指示 ▸
(a) 本文の「ティッサは後にデーワナムピヤ」から始まり「しい動物や鳥が生まれた、と。」で終わる部分を、「マハーワンサ」を「大王統史」に入れ替えて書き出してください。
(b) 本文で当時のスリランカ研究の第一人者として名前が挙がっている人物をすべて挙げてください。

本文 ▸
• • •

1893年6月、スリランカのヌワラエリヤでエリザベス・ホワイトは冊子を手にした。英国キリスト教伝道協会がコロンボで発行した'History of Ceylon'(セイロンの歴史)だ。115ページのコンパクトなハンドブック。そこにスリランカの歴史が丁寧にまとめられている。ナイトン、プライダム、ターナー、テンネント、ファーガソンという、当時のスリランカ研究第一人者たちの著作から歴史に関わる部分を集めている。言ってみればこのハンドブックはスリランカの歴史と文化の「まとめサイト」。




スリランカの歴史4
 ティッサ王~エラーラ王の時代 
 マハーワンサの時代③
                                                 


 ムタシウォは307BC、息子のティッサに王位を継いだ。
 ティッサは後にデーワナムピヤー・ティッサ(神の祝福を受けたティッサ王)と呼ばれる。彼こそはシンハラ王朝傑出の偉大な王だった。人々から真の祝福を受けたとマハーワンサは大きく書き立てているが、それにはマハーワンサなりの理由がある。仏教がこの島にやってきたのである。シンハラ王国はそのとき国家の精神的な基盤を大きく変容させたのである。

 仏教を国教として取り入れたのは彼の時代であった。仏教が国の歴史を作り、仏教のもたらす徳がもっとも大切なものとして第一に取り上げられた。
 ティッサが王として即位したとき、この国にはあらゆる吉報が奇跡として起こったとマハーワンサは記している。地中に埋もれていた宝石が地面に現れ、海中に没していた財宝が岸に打ち上げられた。アヌラーダプラの近くに竹が生い茂り、色鮮やかな花が咲き、珍しい動物や鳥が生まれた、と。

 19世紀の終わり、ヌワラエリヤでエリザベス・ホワイトが読んでいた「セイロンの歴史」は無論 、こうした奇跡に対して大いに不満を表明している。
 英国キリスト教伝道協会がコロンボで発行した'「 スリランカの歴史」はマハーワンサに記された奇跡を並べ立てたあとで、そのような超自然現象は信じるに値しないと 切って捨てている。艶やかに書き立てれば王の即位を賞賛する者たちから喝采を受け、筆者が僧侶であれば仏教が大い に賞賛を受けると但し書きを付している。その上、更に念入りに、それらの奇跡はイエスの起こした奇跡とは別物であ ると書き加えることを忘れなかった。
 その時、アジアは西欧の科学をまだ吸収していなかった。イエスの奇跡が生き続ける欧州もまた宗教的神話に閉ざされていた。正確に言えばオカルトや霊媒師や現代陰陽師が跋扈する現代も科学は人々に浸透していない。デーワナムピヤー・ティッサの奇跡は現代にこそ蘇るのかも知れない。

• • •

抽出情報 ▸

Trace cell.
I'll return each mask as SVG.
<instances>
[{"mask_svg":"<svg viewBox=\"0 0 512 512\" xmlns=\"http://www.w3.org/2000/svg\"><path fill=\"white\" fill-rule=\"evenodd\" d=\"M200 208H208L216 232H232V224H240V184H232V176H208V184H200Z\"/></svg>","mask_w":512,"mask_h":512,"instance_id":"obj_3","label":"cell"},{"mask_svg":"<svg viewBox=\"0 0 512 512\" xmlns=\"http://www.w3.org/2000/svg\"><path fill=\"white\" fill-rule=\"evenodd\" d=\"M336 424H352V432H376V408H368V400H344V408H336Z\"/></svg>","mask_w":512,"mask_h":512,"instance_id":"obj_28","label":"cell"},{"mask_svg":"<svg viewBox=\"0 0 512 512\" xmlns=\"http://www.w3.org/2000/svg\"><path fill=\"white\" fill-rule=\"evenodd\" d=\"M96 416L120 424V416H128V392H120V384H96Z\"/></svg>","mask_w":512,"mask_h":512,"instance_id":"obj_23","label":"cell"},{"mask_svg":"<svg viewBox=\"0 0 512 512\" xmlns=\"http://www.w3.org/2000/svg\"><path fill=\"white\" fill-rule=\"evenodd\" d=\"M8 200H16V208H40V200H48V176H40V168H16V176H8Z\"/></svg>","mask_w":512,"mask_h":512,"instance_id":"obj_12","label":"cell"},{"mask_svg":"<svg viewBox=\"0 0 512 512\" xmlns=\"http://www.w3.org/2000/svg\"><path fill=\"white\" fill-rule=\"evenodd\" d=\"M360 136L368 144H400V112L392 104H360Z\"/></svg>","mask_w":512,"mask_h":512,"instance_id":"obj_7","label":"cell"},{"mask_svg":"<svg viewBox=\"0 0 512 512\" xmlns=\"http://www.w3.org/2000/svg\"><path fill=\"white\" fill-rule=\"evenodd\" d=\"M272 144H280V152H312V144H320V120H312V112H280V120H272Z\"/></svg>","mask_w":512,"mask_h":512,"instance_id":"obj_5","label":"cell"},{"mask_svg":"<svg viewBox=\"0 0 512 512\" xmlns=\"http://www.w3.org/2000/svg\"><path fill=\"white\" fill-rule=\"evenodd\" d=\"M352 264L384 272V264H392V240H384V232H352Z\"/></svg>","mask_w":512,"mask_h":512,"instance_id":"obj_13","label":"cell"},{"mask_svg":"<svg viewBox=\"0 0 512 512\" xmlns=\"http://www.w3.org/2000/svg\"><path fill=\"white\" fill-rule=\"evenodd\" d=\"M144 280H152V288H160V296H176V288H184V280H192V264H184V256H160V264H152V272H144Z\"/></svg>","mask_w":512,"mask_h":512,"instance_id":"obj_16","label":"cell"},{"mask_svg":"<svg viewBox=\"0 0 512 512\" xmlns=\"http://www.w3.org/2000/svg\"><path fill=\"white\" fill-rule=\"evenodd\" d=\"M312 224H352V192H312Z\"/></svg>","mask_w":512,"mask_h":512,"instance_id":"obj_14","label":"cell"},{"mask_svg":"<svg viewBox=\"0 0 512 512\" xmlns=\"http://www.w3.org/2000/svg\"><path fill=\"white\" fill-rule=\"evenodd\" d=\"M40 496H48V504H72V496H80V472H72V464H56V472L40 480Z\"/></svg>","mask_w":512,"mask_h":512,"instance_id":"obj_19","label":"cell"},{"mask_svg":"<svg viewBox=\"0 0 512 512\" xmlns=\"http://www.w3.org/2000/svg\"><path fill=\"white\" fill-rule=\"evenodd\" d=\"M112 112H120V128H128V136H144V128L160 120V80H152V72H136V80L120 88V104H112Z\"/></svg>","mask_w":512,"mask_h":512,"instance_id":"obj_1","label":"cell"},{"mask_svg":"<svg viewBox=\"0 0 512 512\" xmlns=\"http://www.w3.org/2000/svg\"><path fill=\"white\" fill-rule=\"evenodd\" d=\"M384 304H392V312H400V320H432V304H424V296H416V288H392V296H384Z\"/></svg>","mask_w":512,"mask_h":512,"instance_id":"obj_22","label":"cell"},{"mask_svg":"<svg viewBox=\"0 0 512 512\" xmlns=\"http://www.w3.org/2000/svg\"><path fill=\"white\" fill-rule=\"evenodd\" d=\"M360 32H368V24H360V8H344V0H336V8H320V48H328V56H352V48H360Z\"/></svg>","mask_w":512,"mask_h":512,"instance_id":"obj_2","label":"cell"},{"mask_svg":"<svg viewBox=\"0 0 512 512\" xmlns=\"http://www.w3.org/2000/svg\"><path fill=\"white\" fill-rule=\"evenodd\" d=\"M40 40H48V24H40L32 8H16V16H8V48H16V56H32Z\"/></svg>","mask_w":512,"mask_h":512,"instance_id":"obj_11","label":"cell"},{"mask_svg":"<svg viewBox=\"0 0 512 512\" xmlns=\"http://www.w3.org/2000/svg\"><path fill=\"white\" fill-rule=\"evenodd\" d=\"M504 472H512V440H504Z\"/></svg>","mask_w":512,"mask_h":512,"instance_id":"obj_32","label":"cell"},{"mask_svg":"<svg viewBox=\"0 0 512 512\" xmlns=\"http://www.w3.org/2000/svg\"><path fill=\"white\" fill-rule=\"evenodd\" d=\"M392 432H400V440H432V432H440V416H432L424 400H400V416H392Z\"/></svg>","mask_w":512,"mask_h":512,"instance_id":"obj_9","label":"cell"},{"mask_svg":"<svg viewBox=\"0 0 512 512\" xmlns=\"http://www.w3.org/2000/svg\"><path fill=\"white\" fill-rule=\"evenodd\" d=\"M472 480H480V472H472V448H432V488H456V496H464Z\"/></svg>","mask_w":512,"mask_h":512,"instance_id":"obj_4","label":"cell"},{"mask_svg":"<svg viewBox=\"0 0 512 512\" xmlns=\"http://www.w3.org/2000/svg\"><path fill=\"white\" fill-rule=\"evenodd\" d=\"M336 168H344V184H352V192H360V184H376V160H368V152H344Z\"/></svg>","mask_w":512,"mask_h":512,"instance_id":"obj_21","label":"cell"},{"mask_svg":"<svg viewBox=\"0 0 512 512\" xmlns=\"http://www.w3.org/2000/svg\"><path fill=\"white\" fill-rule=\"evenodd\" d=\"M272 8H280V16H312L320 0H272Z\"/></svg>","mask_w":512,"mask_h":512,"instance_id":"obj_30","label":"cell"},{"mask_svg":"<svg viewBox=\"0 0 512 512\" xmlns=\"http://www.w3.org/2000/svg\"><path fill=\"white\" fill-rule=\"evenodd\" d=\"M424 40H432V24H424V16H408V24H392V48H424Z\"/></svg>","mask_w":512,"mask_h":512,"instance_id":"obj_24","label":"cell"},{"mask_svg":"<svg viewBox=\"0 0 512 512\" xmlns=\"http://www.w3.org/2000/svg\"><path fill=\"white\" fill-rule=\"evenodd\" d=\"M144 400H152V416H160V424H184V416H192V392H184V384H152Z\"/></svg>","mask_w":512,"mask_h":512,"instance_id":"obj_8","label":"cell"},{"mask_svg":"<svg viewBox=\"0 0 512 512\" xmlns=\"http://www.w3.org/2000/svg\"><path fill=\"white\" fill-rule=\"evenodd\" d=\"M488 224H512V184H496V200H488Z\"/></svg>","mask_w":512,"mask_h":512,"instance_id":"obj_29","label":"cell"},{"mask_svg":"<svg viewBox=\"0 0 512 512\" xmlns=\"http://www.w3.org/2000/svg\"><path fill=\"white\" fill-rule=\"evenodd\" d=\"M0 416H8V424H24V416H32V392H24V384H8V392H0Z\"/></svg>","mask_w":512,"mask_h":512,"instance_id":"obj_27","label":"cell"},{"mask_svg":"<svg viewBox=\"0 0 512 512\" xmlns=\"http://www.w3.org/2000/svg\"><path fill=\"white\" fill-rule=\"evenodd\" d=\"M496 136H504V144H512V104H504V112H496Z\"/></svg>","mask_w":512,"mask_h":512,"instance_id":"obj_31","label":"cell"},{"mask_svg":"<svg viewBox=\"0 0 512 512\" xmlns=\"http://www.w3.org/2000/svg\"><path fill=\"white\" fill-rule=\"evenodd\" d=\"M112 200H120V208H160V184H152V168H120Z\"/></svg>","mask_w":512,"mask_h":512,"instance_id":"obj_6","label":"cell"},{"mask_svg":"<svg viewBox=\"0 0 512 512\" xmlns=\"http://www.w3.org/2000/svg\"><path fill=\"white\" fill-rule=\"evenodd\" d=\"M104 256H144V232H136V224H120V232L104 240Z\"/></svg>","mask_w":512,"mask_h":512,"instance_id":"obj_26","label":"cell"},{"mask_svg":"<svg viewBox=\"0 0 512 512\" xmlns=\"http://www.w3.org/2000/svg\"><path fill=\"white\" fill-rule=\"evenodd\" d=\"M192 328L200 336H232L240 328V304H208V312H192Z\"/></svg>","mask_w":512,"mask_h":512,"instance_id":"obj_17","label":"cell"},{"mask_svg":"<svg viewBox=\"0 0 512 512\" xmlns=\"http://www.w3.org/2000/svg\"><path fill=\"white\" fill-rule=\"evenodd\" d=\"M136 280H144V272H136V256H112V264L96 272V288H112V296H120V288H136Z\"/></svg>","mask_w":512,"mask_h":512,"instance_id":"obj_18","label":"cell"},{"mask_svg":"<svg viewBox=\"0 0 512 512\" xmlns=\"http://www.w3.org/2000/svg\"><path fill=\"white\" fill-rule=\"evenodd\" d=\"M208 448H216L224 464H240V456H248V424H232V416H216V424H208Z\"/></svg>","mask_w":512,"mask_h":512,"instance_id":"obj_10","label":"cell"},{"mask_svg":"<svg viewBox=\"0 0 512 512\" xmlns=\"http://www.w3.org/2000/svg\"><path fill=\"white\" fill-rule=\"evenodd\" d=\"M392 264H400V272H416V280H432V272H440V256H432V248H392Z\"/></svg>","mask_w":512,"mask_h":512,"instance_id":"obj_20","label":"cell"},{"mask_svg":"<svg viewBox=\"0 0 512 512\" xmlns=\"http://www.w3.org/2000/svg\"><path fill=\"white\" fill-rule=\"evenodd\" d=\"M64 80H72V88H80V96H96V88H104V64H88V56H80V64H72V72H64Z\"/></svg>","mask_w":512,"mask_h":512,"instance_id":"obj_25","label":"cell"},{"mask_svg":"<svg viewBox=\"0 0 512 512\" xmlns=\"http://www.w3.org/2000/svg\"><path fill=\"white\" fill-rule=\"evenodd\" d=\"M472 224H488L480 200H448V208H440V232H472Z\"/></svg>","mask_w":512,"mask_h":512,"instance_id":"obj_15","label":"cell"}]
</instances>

• • •

回答 ▸
(a)
ティッサは後にデーワナムピヤー・ティッサ(神の祝福を受けたティッサ王)と呼ばれる。彼こそはシンハラ王朝傑出の偉大な王だった。人々から真の祝福を受けたと大王統史は大きく書き立てているが、それには大王統史なりの理由がある。仏教がこの島にやってきたのである。シンハラ王国はそのとき国家の精神的な基盤を大きく変容させたのである。

 仏教を国教として取り入れたのは彼の時代であった。仏教が国の歴史を作り、仏教のもたらす徳がもっとも大切なものとして第一に取り上げられた。
 ティッサが王として即位したとき、この国にはあらゆる吉報が奇跡として起こったと大王統史は記している。地中に埋もれていた宝石が地面に現れ、海中に没していた財宝が岸に打ち上げられた。アヌラーダプラの近くに竹が生い茂り、色鮮やかな花が咲き、珍しい動物や鳥が生まれた、と。

(b) ナイトン、プライダム、ターナー、テンネント、ファーガソン